Dave has even learned to do some of the slaughtering himself.
“I feel better about myself knowing that the animals that I’m eating are raised here and there’s no factory farming involved. That’s why I don’t have a problem with the slaughter, so much. I don’t find it fun but it doesn’t disgust me because I know they had a really good life, and just one bad day at the end.”
Dave can make you the freshest ham and cheese sandwich you’ll ever eat.
“I make my own cheese. I make Wisconsin brick. I made gouda, cheddar, fromage blanc. I make my own bread. I have a grinder. I grind my own wheat seeds so I can make some wheat. I just started up with sour dough.”
That sandwich will go down easy.
“We have a lot of stuff brewing. A hefeweizen, a porter, some ginger ale. Just started doing merlot.”
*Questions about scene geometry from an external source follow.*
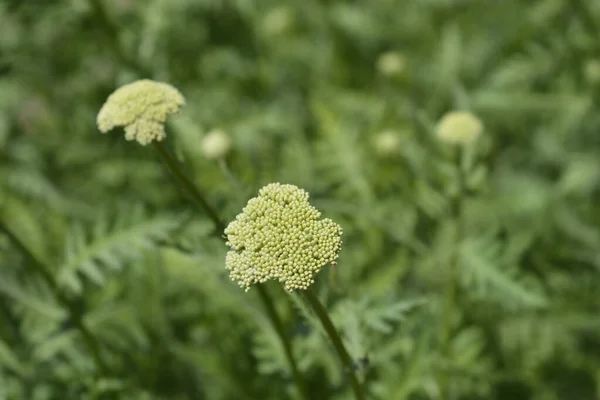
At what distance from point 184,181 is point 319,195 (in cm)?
116

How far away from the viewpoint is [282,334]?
2.49m

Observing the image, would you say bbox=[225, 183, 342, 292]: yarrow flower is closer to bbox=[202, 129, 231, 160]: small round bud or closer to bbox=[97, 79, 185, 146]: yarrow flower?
bbox=[97, 79, 185, 146]: yarrow flower

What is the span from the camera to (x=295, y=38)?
5426 millimetres

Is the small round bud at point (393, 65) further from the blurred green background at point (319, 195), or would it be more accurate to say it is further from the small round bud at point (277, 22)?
the small round bud at point (277, 22)

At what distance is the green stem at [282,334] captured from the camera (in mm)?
2383

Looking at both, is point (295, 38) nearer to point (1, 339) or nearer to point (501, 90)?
point (501, 90)

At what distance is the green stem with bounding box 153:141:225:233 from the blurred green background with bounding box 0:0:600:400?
0.13 meters

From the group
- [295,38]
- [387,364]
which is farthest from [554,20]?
[387,364]

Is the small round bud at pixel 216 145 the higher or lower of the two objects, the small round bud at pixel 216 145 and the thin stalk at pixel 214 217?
the higher

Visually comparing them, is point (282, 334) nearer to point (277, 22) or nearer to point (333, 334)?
point (333, 334)

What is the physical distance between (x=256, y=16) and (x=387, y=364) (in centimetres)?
303

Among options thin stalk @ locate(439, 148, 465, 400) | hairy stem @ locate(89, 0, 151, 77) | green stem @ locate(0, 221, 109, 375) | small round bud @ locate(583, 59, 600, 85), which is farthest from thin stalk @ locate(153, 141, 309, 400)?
small round bud @ locate(583, 59, 600, 85)

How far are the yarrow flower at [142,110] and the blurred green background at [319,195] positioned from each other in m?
0.30

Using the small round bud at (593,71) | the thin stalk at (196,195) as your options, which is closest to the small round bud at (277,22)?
the small round bud at (593,71)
Dave says farm life is a lot of work, but it’s very fulfilling. But he does miss some things about the city.
“I’m a gay guy and I’m living out in unincorporated Thurston County. Things are a little different than living on Capitol Hill, so that sometimes gets to me. But I have friends coming in pretty much every weekend from Seattle because it’s kind of new and fun for them. It keeps me sane.”
Dave and his best friend Steve have nicknamed themselves The Dairy Queens.
“Steve is really into knitting. Eventually he would like to shear the sheep and cart the wool and spin it into yarn and make hats and socks.”
Steve and Dave make quite the team when it comes to castrating the animals.
“Who knew that five years ago, living on Capitol Hill, that I’d be here castrating cows and pigs? But here I am! I have arrived!”
I avoided the castration and stuck to the cute. During our tour, a little barn cat named Hunter charged through the barn, climbed up my body, and spent 10 minutes wrapped around my shoulders purring. It was the first time I’ve done an interview wearing a cat scarf. And it only got cuter. Dave and I walked back to his house, ready for a slice of his homemade apple pie, and discovered a package on the back doorstep full of perfectly fuzzy baby chicks.
Dave is officially a country mouse. He says his nights are much quieter.
“Now when I fall asleep, I hear the pigs snoring or grunting in the middle of the night. That’s what’s normal for me!”
The calls and faxes have slowed down.
“I don’t have a cell phone now.”
Dave says he can’t see himself moving back to the city.
“I don’t have tons of money but I’m happy, I’m comfortable. What else do I need? You can keep saving and saving and saving for retirement and have a lot of money in the bank and you’ll be dead. I got a lot of beef in the bank! I don’t have a lot of money, but I have a lot of beef, pork and chicken.”